Work request: Exact transcription with no images: write out all of the entries below.

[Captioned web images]
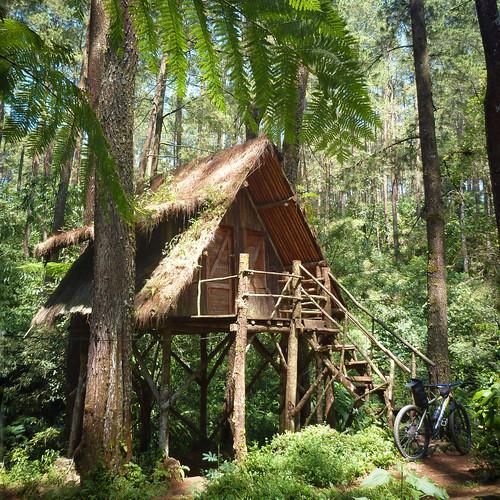 """""""Rumah Pohon"""" @ Kareumbi-Masigit Park"""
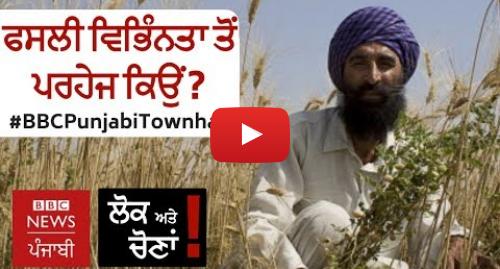 Youtube post by BBC News Punjabi: ਪੰਜਾਬ ਵਿੱਚ ਕਿਸਾਨ ਫਸਲੀ ਵਿਭਿੰਨਤਾ ਕਿਉਂ ਅਪਣਾ ਨਹੀਂ ਰਹੇ? I BBC NEWS PUNJABI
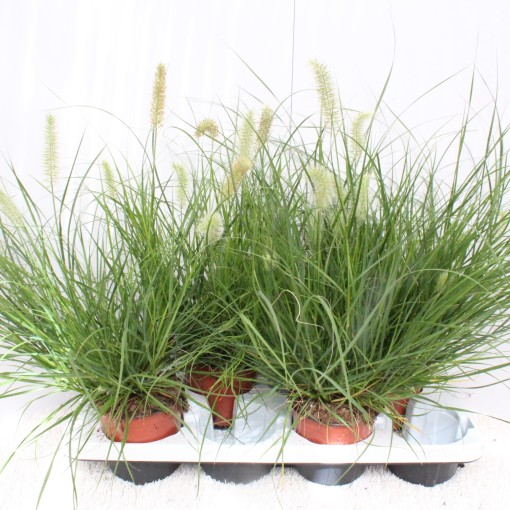 Pennisetum alopecuroides 'Little Bunny' (Experts in Green)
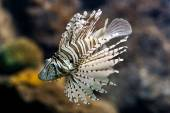 Lion fish (Pterois volitans) — Stock Photo
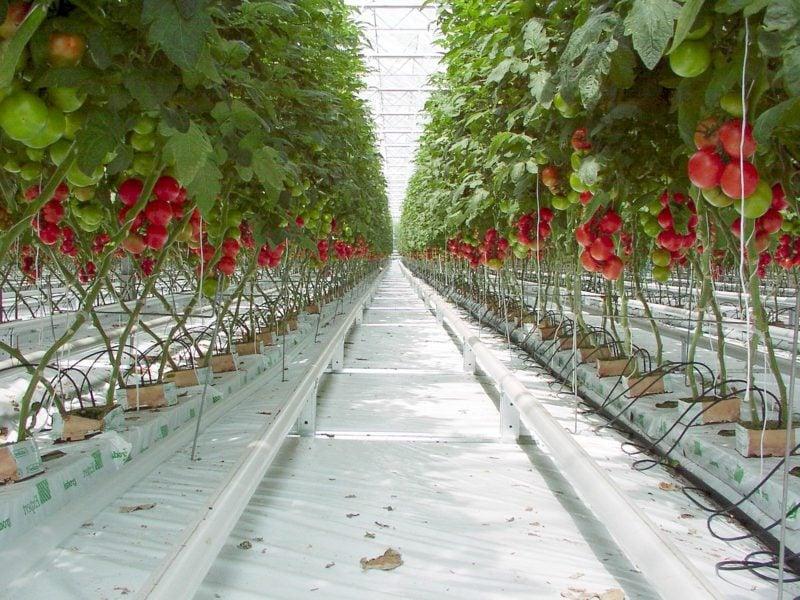 DIY Ideen Garten Gewächshaus selber bauen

Task output:
 """""""Rumah Pohon"""" @ Kareumbi-Masigit Park"""
 Youtube post by BBC News Punjabi: ਪੰਜਾਬ ਵਿੱਚ ਕਿਸਾਨ ਫਸਲੀ ਵਿਭਿੰਨਤਾ ਕਿਉਂ ਅਪਣਾ ਨਹੀਂ ਰਹੇ? I BBC NEWS PUNJABI
 Pennisetum alopecuroides 'Little Bunny' (Experts in Green)
 Lion fish (Pterois volitans) — Stock Photo
 DIY Ideen Garten Gewächshaus selber bauen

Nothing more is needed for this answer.